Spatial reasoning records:
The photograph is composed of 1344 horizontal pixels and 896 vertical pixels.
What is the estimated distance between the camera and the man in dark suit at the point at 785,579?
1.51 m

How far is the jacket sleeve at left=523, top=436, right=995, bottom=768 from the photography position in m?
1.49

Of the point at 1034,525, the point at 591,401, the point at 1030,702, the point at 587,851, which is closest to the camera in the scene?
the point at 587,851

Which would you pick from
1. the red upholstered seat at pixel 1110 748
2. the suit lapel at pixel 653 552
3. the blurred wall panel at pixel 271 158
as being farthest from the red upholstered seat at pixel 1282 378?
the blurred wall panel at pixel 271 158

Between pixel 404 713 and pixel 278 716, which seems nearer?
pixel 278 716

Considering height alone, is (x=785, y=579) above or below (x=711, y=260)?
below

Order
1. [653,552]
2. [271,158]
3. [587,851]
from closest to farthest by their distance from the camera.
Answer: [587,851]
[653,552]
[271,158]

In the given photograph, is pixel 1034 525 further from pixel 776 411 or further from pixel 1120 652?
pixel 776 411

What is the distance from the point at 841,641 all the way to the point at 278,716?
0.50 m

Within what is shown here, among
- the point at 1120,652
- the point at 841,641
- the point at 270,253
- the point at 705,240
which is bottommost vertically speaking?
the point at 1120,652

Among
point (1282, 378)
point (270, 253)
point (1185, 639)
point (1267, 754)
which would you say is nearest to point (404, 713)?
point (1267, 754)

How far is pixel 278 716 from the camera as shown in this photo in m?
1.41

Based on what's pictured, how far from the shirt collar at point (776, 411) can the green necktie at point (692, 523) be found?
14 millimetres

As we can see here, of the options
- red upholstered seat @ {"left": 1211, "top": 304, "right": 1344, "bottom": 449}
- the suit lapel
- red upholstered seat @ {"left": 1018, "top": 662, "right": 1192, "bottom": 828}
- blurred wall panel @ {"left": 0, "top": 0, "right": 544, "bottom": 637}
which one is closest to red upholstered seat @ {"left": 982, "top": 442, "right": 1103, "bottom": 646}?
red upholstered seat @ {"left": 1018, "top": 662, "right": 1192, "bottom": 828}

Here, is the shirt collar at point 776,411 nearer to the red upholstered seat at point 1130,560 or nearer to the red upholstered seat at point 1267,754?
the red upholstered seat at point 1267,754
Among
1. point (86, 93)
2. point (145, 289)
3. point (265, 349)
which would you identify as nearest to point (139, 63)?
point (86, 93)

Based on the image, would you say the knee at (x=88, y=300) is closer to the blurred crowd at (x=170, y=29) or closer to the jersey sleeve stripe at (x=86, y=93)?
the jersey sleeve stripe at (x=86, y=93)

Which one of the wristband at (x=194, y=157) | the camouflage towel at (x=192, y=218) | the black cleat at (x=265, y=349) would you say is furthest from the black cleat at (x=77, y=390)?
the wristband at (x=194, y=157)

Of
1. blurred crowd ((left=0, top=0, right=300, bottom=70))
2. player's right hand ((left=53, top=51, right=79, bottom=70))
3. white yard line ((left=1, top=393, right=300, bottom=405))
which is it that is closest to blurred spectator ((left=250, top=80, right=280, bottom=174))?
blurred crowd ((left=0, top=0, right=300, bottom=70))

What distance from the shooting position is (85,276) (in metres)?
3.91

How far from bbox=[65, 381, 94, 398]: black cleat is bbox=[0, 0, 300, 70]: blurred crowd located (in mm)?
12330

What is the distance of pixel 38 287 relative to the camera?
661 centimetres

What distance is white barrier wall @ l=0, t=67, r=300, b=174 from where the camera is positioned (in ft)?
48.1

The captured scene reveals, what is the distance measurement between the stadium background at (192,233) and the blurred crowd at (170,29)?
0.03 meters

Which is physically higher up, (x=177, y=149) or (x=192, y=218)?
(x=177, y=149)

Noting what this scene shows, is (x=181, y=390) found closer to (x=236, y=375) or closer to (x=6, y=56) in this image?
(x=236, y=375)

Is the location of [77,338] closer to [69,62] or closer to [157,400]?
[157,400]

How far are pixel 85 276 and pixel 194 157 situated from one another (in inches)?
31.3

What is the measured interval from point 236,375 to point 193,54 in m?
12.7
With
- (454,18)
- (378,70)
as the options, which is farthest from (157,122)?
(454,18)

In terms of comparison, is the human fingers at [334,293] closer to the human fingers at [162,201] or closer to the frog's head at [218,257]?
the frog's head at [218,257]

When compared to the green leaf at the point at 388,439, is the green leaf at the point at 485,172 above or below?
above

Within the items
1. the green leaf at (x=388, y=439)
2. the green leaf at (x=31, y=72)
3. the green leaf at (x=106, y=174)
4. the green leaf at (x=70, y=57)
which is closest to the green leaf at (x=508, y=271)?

GIVEN PROBLEM. Copy every one of the records above word for word, changing nothing.

ANSWER.
The photograph is composed of 1344 horizontal pixels and 896 vertical pixels.
What is the estimated distance between the camera and the man in dark suit at the point at 785,579?
1.51 m

How far is the jacket sleeve at left=523, top=436, right=995, bottom=768 from the photography position in m?
1.49

Of the point at 1034,525, the point at 591,401, the point at 1030,702, the point at 587,851, which is closest to the camera in the scene?
the point at 587,851

Which would you pick from
1. the red upholstered seat at pixel 1110 748
2. the suit lapel at pixel 653 552
3. the blurred wall panel at pixel 271 158
as being farthest from the red upholstered seat at pixel 1282 378?
the blurred wall panel at pixel 271 158

Between pixel 404 713 and pixel 278 716, which seems nearer?
pixel 278 716

Considering height alone, is (x=785, y=579) above or below (x=711, y=260)?
below

Order
1. [653,552]
2. [271,158]
3. [587,851]
from closest to farthest by their distance from the camera.
Answer: [587,851]
[653,552]
[271,158]

In the given photograph, is pixel 1034 525 further from pixel 776 411 or further from pixel 1120 652?
pixel 776 411

What is the distance from the point at 841,641 all the way to the point at 278,716?
0.50 m

Within what is shown here, among
- the point at 1120,652
- the point at 841,641
- the point at 270,253
- the point at 705,240
which is bottommost vertically speaking?
the point at 1120,652

Among
point (1282, 378)
point (270, 253)
point (1185, 639)
point (1267, 754)
which would you say is nearest to point (404, 713)?
point (1267, 754)

How far is pixel 278 716 from the camera as shown in this photo in m?
1.41

Based on what's pictured, how far from the shirt collar at point (776, 411) can the green necktie at point (692, 523) be found?
14 millimetres

As we can see here, of the options
- red upholstered seat @ {"left": 1211, "top": 304, "right": 1344, "bottom": 449}
- the suit lapel
- red upholstered seat @ {"left": 1018, "top": 662, "right": 1192, "bottom": 828}
- blurred wall panel @ {"left": 0, "top": 0, "right": 544, "bottom": 637}
which one is closest to red upholstered seat @ {"left": 982, "top": 442, "right": 1103, "bottom": 646}?
red upholstered seat @ {"left": 1018, "top": 662, "right": 1192, "bottom": 828}

Here, is the shirt collar at point 776,411 nearer to the red upholstered seat at point 1130,560 or nearer to the red upholstered seat at point 1267,754?
the red upholstered seat at point 1267,754
Among
1. point (86, 93)
2. point (145, 289)
3. point (265, 349)
which would you identify as nearest to point (139, 63)?
point (86, 93)

Based on the image, would you say the knee at (x=88, y=300) is closer to the blurred crowd at (x=170, y=29) or closer to the jersey sleeve stripe at (x=86, y=93)?
the jersey sleeve stripe at (x=86, y=93)

Which one of the wristband at (x=194, y=157) | the camouflage towel at (x=192, y=218) | the black cleat at (x=265, y=349) would you say is furthest from the black cleat at (x=77, y=390)?
the wristband at (x=194, y=157)

Of
1. blurred crowd ((left=0, top=0, right=300, bottom=70))
2. player's right hand ((left=53, top=51, right=79, bottom=70))
3. white yard line ((left=1, top=393, right=300, bottom=405))
which is it that is closest to blurred spectator ((left=250, top=80, right=280, bottom=174))?
blurred crowd ((left=0, top=0, right=300, bottom=70))

What distance from the shooting position is (85,276) (in metres)?
3.91

How far from bbox=[65, 381, 94, 398]: black cleat is bbox=[0, 0, 300, 70]: blurred crowd located (in mm)?
12330

What is the distance of pixel 38 287 relative to the camera?
661 centimetres

What distance is white barrier wall @ l=0, t=67, r=300, b=174 from where the camera is positioned (in ft)?
48.1

The captured scene reveals, what is the distance measurement between the stadium background at (192,233) and the blurred crowd at (170,29)?
0.03 meters

Which is physically higher up, (x=177, y=149) or (x=192, y=218)?
(x=177, y=149)

Noting what this scene shows, is (x=181, y=390) found closer to (x=236, y=375) or closer to (x=6, y=56) in this image?
(x=236, y=375)

Is the location of [77,338] closer to [69,62] or closer to [157,400]?
[157,400]

How far are pixel 85 276 and pixel 194 157 situated from one another (in inches)?
31.3

What is the measured interval from point 236,375 to point 193,54 in m?
12.7
With
- (454,18)
- (378,70)
as the options, which is farthest from (157,122)?
(454,18)

In terms of comparison, is the human fingers at [334,293] closer to the human fingers at [162,201] or closer to the frog's head at [218,257]?
the frog's head at [218,257]

When compared to the green leaf at the point at 388,439, is the green leaf at the point at 485,172 above or below?
above

Within the items
1. the green leaf at (x=388, y=439)
2. the green leaf at (x=31, y=72)
3. the green leaf at (x=106, y=174)
4. the green leaf at (x=70, y=57)
which is closest to the green leaf at (x=508, y=271)?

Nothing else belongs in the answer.